Here are five reasons why reporters who accept the Romney campaign's claim that the candidate is truly insulated from his investments are guilty of media malpractice.
1. Visually Impaired Trust
Last December, Matthew Mosk of ABC News reported that the Romneys' “blind” trusts did not meet the minimal standards of independence associated with a blind trust. The problem is that the Romneys' trusts are administered by Bradford Malt, Mitt's personal attorney and “long-time associate.” Mosk reports that, “In addition to serving as the trustee for Romney's charitable foundation, Malt's law firm has represented Romney's interests in legal disputes, and Malt served as the primary outside counsel to Romney's company, Bain Capital.”

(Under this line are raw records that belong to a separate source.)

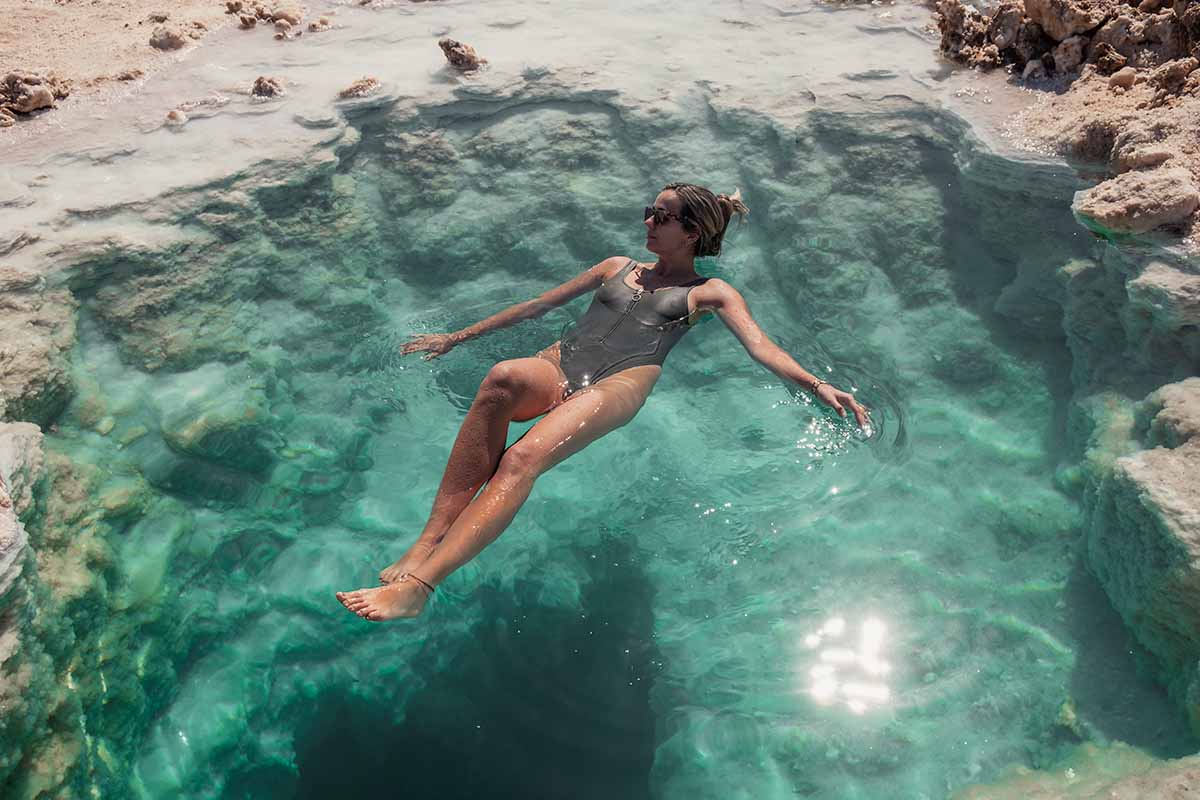 A woman in a swimming costume floating, seemingly effortlessly, in a small, turquoise salt pool that is lined with white rock salt.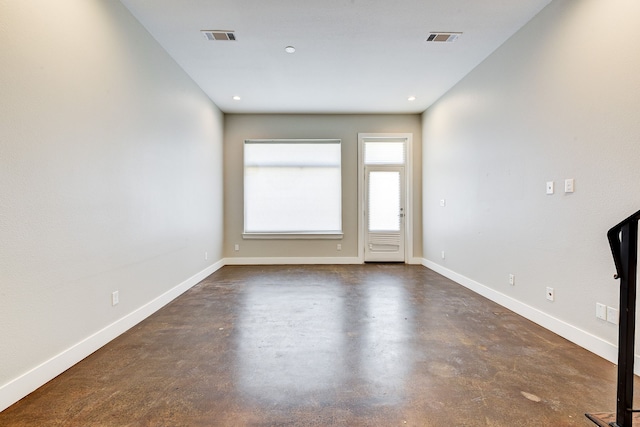 unfurnished room featuring recessed lighting, baseboards, visible vents, and concrete floors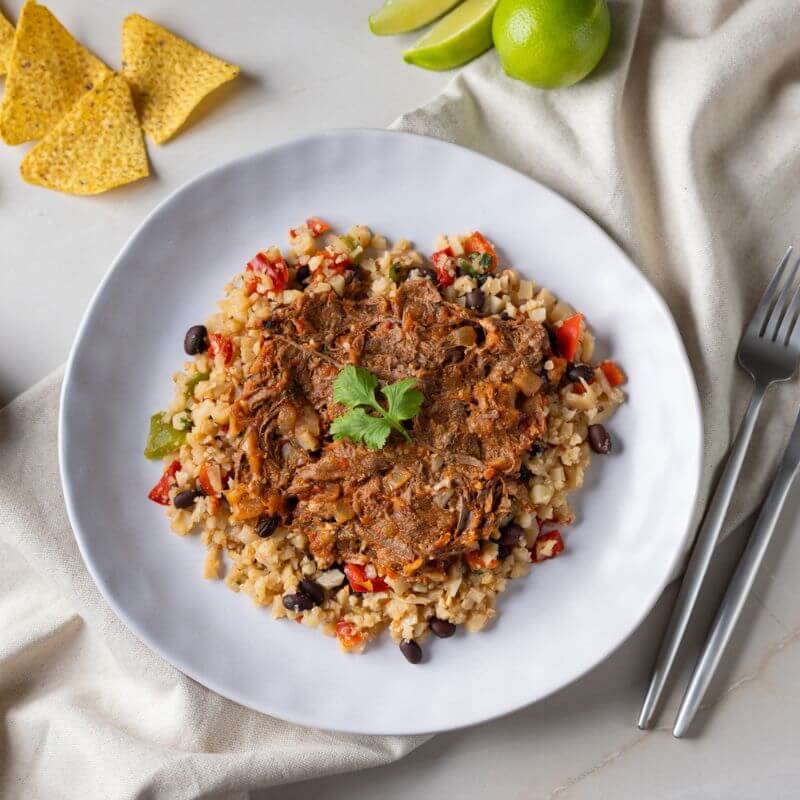 A top-down view of Chipotle Shredded Beef served on a white plate. The dish features tender pulled beef in a smoky adobo sauce served over Mexican-style cauliflower rice, garnished with a cilantro leaf. Corn chips are scattered around the plate, with sliced and whole lime wedges adding a vibrant touch. A fork and knife rest to the right of the plate, which is set on a beige cloth and a white benchtop.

That's not a terribly independent trustee. Robert Kelner, a Republican election lawyer in Washington, DC, told Mosk, "The Office of Government Ethics requires that a financial institution be appointed as the trustee and that the financial institution not be controlled by or have done business with the candidate... It would preclude you from hiring your favorite lawyer as the trustee."
Writing in Vanity Fair, Nicholas Shaxson noted that Malt is listed as a director and president of one of Romney's shadowy offshore investment vehicles:
There is a Bermuda-based entity called Sankaty High Yield Asset Investors Ltd., which has been described in securities filings as “a Bermuda corporation wholly owned by W. Mitt Romney.” It could be that Sankaty is an old vehicle with little importance, but Romney appears to have treated it rather carefully. He set it up in 1997, then transferred it to his wife’s newly created blind trust on January 1, 2003, the day before he was inaugurated as Massachusetts’s governor. The director and president of this entity is R. Bradford Malt, the trustee of the blind trust and Romney’s personal lawyer. Romney failed to list this entity on several financial disclosures...
2. Romney Campaign Says It's Not Blind Trust
Here is the campaign's response to Mosk's report:
In an email to ABC News, Romney's campaign acknowledged the arrangement does not live up to the strict standards for blind trusts established by the federal Office of Government Ethics. But the campaign was also quick to note that those rules do not apply to candidates for office -- they apply only to federal office holders.
"The blind trust does NOT meet the exacting 'federal blind trust' standard," a campaign official wrote in response to questions from ABC News. "We have never called it a federal blind trust. If Governor Romney is elected president, that will change."
The campaign insists that the trusts do meet the state of Massachusetts' standards for independence. The only problem is that Massachusetts doesn't have its own standards, according to Mosk.
We may live in an era of polarized information, but when one camp acknowledges that their opponent's claim is accurate, that should be definitive.
3. Romney Set Up Visually Impaired Trust to Dodge Conflict of Interest Charges
According to an August report in the Telegraph, when Romney was governor of Massachusetts he may have violated state ethics laws when his administration maintained a “lucrative” contract with a company in which he had a financial stake. According to Telegraph reporter Jon Swaine, “Massachusetts law requires that all state employees divest themselves of financial interests in private sector contracts with state agencies. At the time, failure to do so could have resulted in a $2,000... fine or a 2.5-year prison sentence.” He added that “the potential punishments are now stronger.”